The Deposit Protection Service (DPS) and National Approved Letting Scheme have developed an online training course which explains the key principles of disputes which arise when landlords request a portion of monies from their tenants deposit for a variety of reasons.
Deposit Disputes is a training module written by the DPS’ head of adjudication and is available in The DPS Training Hub section of NALS online platform called the Virtual Learning Environment.
The course details key documents which landlords and their agents should provide to tenants in order to ensure a successful outcome in the event of a dispute. For example: a signed check-in and check-out report agreed by the tenant, date-stamped photographic evidence, plus invoices and quotations.
The online module also explains key criteria adjudicators consider when deciding to award a claim, such as fair wear and tear, unfair terms, and betterment.
Those who successfully complete the course will receive a joint NALS and DPS e-certificate which can be put towards CPD accreditation.
The module is the first of four due to become available inside The DPS Training Hub. Other DPS content includes an interactive adjudication case study, as well as advice on how to keep costs low by using custodial deposit protection.
Daren King, head of tenancy deposit protection at The DPS, says: “The module will help equip letting agents with the key points taken into account throughout a deposit dispute, including what happens when it comes to adjudication. This partnership provides detailed information to enable letting agents to understand their key responsibilities when it comes to the administration of tenancy deposits.”

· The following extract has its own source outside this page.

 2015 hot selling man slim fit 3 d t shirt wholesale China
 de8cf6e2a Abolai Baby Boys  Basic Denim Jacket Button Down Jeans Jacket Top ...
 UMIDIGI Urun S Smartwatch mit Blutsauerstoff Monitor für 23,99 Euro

The landlord or their agent are entitled to request monies in lieu of unpaid rent or/and damage to the property. The deposit is not there to pay for cleaning or property improvements. General wear and tear is an understandable part of renting a property and tenants cannot be expected to leave the property in exactly the same condition as when they moved in. This is something that landlords and agents are not fully aware of until they approach the deposit protection schemes to request monies where the tenant has disagreed.